Rock Angel permet d’aller vers des plats un peu plus intenses, comme un poulpe grillé, une dorade au four avec tomates et olives, ou même un tajine de poulet aux citrons confits. Son côté plus structuré encaisse très bien les épices douces, le cumin, la coriandre fraîche, le zaatar. On peut aussi le tenter sur des fromages à pâte molle pas trop puissants, type brie truffé ou camembert crémeux.

Les Clans et Garrus, de leur côté, sont carrément à penser comme des vins gastronomiques. Sur une volaille fermière rôtie, une blanquette de veau revisitée plus légère, des langoustines rôties au beurre citronné, ils font naître ce fameux moment où toute la table s’arrête une seconde après la première bouchée-gorgée. Un rosé qui crée ce silence-là, c’est qu’il joue dans la bonne catégorie.

Enfin, n’oublions pas que le rosé peut aussi accompagner la fin du repas. Sur un dessert aux fruits frais, une tarte aux agrumes, voire une salade de fraises au basilic, certaines cuvées du domaine gardent assez de nerf pour ne pas tomber à plat. L’important est de ne pas opter pour un dessert trop sucré, sous peine d’écraser le vin. Un équilibre subtil entre sucre, acidité et aromatiques permet au rosé de garder son rôle à table jusqu’au bout.

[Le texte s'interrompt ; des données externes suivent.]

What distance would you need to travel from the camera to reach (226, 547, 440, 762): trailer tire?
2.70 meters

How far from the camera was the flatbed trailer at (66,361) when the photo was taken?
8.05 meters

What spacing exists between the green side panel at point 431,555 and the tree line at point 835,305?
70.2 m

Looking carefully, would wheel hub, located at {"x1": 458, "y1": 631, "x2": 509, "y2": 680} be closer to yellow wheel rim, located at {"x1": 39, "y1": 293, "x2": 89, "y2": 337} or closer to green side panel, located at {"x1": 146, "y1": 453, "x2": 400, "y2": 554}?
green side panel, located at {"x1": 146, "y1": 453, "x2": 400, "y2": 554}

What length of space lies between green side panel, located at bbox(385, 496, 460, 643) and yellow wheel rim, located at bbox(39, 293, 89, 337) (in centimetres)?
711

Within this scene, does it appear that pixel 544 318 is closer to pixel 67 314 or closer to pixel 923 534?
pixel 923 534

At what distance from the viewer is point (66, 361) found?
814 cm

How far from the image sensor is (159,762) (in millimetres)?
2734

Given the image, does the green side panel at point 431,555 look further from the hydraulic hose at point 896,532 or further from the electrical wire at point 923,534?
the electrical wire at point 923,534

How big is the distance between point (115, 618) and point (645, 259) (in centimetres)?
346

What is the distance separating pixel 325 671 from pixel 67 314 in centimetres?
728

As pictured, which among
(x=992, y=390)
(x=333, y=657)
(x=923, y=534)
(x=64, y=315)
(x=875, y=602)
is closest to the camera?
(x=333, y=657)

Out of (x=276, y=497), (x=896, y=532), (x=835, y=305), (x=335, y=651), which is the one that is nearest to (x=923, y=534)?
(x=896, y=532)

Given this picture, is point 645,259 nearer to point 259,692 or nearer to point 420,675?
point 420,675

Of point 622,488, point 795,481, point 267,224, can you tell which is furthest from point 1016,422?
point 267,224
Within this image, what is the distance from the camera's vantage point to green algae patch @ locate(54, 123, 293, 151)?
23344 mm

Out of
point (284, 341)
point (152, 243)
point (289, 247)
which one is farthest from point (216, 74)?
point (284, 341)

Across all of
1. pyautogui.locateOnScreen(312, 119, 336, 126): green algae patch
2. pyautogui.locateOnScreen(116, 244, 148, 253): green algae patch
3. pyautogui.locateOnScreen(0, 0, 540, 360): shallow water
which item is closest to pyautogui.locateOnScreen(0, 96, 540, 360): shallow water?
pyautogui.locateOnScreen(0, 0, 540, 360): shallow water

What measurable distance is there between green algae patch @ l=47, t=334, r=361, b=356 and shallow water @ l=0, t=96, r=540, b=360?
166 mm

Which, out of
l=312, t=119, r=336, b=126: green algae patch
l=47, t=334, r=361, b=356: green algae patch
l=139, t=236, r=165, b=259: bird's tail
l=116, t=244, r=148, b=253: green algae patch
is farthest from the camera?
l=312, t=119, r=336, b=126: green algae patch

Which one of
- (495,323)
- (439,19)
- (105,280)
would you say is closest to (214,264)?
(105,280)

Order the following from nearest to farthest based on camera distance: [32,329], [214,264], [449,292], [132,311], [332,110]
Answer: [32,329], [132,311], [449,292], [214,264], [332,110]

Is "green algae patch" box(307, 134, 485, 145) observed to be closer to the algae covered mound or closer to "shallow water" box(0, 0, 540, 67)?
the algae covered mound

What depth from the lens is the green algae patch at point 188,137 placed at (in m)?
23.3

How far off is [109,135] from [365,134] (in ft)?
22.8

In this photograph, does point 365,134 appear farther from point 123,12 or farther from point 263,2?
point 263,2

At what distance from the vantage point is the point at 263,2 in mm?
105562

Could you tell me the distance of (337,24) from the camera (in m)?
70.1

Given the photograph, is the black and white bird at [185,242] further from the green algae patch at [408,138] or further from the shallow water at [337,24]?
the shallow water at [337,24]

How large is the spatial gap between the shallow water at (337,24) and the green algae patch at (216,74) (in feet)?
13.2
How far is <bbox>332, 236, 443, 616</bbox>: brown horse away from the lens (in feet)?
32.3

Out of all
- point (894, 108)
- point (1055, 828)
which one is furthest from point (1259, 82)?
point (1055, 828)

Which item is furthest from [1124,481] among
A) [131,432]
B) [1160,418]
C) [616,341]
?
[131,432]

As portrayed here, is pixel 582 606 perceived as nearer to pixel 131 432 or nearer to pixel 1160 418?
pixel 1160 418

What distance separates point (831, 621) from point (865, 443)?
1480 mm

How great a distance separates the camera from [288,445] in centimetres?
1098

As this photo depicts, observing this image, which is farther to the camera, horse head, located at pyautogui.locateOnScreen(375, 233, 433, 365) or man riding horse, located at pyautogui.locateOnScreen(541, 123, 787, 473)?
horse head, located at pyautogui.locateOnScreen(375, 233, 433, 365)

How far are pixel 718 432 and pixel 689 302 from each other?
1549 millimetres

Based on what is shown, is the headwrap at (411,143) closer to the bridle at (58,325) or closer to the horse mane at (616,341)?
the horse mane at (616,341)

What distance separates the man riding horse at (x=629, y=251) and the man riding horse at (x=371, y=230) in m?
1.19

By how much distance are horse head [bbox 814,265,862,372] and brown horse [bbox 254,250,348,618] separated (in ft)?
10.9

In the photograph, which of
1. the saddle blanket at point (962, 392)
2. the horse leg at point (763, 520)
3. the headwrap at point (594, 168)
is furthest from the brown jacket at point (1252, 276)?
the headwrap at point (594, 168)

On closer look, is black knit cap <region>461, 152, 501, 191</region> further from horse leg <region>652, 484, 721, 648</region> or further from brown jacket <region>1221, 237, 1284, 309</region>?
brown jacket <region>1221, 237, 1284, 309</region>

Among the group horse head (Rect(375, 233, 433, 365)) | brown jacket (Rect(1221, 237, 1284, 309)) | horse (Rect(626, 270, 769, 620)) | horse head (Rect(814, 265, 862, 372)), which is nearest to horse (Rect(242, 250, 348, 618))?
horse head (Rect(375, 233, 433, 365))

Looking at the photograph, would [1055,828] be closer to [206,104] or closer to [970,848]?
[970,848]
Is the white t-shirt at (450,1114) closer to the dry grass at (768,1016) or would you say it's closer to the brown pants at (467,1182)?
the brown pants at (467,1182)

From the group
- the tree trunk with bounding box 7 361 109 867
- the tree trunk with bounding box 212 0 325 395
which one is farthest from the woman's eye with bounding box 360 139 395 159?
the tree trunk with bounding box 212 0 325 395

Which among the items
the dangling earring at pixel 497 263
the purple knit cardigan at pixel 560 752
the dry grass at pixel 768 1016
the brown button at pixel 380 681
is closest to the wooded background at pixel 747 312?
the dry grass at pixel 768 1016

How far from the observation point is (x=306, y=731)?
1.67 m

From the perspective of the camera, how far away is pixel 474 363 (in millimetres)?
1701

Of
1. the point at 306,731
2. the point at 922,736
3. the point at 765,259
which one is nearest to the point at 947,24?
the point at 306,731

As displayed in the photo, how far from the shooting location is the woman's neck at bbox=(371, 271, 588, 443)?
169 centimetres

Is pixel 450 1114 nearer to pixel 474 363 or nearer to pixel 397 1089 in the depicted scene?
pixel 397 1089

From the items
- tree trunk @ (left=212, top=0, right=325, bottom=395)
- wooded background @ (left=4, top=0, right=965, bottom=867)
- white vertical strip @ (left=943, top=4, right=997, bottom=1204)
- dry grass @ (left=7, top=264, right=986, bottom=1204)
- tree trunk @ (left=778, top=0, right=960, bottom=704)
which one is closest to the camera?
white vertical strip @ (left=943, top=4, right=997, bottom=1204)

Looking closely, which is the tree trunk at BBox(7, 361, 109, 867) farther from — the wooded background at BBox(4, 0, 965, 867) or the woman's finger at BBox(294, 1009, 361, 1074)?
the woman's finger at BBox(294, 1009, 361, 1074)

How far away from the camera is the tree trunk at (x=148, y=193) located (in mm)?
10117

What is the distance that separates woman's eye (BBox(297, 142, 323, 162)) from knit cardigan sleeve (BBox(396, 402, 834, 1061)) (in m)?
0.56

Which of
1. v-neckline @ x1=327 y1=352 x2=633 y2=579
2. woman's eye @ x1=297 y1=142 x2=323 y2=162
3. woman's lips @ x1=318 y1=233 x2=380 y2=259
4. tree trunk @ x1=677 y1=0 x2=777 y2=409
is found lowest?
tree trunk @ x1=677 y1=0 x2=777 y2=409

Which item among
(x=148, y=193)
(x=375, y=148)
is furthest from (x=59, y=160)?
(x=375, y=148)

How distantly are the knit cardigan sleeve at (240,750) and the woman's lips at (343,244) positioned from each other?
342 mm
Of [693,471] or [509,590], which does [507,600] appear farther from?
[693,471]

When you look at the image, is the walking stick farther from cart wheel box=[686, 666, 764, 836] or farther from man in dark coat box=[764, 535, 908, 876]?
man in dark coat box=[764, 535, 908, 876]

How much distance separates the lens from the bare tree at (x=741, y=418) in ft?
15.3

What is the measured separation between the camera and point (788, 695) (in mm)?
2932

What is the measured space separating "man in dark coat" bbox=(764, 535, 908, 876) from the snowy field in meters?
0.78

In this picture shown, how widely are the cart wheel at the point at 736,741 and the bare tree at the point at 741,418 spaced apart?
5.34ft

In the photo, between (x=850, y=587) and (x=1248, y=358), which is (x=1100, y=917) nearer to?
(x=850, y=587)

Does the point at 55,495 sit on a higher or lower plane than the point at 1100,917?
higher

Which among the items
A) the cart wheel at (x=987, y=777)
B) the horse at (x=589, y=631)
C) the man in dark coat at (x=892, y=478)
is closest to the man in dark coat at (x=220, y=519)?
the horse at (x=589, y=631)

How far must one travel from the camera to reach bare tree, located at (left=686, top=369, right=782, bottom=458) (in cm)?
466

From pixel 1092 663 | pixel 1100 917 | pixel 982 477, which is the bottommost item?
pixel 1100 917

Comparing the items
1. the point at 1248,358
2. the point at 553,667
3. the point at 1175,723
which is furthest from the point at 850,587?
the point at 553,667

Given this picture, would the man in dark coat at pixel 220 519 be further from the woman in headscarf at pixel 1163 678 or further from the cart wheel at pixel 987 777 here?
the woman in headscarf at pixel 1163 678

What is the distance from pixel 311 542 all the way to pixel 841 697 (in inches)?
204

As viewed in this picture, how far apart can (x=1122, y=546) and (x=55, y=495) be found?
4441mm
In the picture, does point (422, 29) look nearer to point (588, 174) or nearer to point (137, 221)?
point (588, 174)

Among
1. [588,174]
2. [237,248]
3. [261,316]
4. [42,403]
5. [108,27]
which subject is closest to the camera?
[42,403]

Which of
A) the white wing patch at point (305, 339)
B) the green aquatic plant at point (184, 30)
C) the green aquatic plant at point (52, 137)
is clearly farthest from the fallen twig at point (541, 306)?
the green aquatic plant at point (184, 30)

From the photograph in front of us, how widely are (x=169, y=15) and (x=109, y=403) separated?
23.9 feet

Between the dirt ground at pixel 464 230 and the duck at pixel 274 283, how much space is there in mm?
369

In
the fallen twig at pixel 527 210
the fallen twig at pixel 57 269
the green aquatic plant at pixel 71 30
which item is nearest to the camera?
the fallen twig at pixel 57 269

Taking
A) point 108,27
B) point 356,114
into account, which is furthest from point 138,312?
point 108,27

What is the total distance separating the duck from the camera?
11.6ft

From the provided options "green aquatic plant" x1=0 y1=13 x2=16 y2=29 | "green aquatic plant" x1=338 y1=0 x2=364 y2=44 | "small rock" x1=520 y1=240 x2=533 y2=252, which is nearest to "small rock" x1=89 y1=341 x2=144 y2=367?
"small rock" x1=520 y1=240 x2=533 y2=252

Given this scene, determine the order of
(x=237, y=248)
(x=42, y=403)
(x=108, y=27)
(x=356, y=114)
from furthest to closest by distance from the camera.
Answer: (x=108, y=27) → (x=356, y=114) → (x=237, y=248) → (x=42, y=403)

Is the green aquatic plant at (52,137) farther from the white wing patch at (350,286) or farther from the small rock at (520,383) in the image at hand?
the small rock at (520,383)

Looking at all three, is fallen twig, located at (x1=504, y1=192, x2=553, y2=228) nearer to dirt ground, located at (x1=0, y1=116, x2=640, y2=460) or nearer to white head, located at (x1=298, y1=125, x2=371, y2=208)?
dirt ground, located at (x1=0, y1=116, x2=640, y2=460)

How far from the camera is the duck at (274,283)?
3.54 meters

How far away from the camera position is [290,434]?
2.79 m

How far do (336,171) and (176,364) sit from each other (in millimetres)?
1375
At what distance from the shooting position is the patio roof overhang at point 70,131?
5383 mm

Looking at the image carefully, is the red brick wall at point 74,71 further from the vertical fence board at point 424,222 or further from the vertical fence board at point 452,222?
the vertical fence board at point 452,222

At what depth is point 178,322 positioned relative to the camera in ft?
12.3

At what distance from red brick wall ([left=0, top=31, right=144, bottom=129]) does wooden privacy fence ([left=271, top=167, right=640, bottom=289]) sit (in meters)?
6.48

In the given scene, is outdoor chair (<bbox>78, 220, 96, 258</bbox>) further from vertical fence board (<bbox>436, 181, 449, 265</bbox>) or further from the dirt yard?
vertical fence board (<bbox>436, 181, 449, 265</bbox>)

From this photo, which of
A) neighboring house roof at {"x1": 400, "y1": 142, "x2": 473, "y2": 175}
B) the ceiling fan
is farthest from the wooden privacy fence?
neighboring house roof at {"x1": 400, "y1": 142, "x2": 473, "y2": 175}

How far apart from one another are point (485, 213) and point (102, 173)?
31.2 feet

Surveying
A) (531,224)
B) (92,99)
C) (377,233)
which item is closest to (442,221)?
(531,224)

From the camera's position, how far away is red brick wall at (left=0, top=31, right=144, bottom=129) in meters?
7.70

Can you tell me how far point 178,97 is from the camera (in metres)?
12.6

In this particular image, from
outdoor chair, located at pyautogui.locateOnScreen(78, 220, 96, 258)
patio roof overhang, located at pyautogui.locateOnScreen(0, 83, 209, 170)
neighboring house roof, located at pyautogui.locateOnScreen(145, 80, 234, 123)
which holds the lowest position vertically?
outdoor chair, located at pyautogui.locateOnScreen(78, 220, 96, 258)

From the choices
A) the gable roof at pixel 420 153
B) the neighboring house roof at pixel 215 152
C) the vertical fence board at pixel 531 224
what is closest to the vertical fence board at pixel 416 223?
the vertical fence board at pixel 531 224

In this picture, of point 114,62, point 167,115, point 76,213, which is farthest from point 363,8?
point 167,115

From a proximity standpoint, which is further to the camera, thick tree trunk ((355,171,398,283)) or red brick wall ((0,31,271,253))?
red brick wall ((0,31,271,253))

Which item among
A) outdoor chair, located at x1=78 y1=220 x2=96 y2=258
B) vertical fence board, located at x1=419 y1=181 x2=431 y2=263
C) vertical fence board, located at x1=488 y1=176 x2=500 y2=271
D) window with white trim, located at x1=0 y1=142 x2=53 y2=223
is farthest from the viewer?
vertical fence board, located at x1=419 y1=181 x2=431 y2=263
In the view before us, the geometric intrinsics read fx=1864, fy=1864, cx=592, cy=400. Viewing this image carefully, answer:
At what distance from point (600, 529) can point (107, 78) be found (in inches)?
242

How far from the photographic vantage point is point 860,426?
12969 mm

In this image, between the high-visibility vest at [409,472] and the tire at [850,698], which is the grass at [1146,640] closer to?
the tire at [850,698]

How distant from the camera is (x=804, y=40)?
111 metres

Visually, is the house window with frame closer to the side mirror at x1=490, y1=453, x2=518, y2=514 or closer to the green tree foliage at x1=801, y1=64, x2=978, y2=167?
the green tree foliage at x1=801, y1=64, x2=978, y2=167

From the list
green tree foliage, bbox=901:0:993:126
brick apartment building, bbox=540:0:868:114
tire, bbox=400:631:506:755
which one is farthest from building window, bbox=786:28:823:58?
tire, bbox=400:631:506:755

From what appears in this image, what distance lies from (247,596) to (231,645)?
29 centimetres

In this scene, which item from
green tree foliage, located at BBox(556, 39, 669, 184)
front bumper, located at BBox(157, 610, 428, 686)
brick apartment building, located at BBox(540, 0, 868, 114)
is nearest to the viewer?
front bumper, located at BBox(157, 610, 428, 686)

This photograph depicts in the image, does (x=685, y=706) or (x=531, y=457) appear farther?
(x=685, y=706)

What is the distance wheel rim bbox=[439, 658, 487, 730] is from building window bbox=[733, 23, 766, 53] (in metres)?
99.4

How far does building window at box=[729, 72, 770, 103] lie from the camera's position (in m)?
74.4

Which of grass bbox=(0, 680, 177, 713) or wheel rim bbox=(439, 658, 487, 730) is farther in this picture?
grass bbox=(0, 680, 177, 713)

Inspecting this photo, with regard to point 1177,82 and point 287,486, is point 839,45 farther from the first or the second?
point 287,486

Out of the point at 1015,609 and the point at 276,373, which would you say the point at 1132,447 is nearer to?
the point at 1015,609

Au fond, les rosés du Château d’Esclans invitent surtout à une chose : les traiter avec la même attention qu’un bon blanc ou un rouge. Température, verre, plat, rythme du repas… tout compte. Et c’est peut-être là la vraie petite révolution qu’ils ont apportée dans beaucoup de foyers et de restaurants.

Quels sont les rosés les plus connus du Château d’Esclans ?

Les cuvées les plus connues sont Whispering Angel, Rock Angel, Les Clans et Garrus. Whispering Angel est la porte d’entrée la plus accessible, Rock Angel propose une structure plus affirmée, Les Clans et Garrus jouent clairement dans la catégorie des grands vins rosés de gastronomie.

Pourquoi les rosés du Château d’Esclans sont-ils plus chers que la moyenne ?

Les tarifs reflètent une combinaison de facteurs : vieilles vignes de grenache, vendanges sélectives, chai très équipé, élevages en bois sur certaines cuvées et forte demande internationale. On ne paye pas seulement l’image, mais aussi une approche de vinification proche de celle des grands blancs méditerranéens.

Comment servir Whispering Angel pour en profiter au mieux ?

Whispering Angel se déguste idéalement vers 9 à 10 °C, dans un verre à vin blanc classique. Inutile de le glacer à l’extrême, au risque de bloquer les arômes. Il accompagne très bien les apéritifs, les poissons crus, les salades composées ou une cuisine méditerranéenne légère.

Les rosés du Château d’Esclans peuvent-ils vieillir en cave ?

Whispering Angel et Rock Angel se boivent surtout dans leurs deux premières années pour profiter de leur côté frais. Les Clans et Garrus, en revanche, supportent quelques années de garde et évoluent vers des arômes plus complexes, avec une bouche encore plus harmonieuse si les bouteilles sont bien conservées.

Le Château d’Esclans est-il ouvert aux visites et dégustations ?

Le domaine propose régulièrement des visites du vignoble et du chai, avec des dégustations de plusieurs cuvées. Il est conseillé de réserver à l’avance, surtout en haute saison, pour avoir une place sur les créneaux organisés et profiter d’un moment plus calme pour poser toutes vos questions.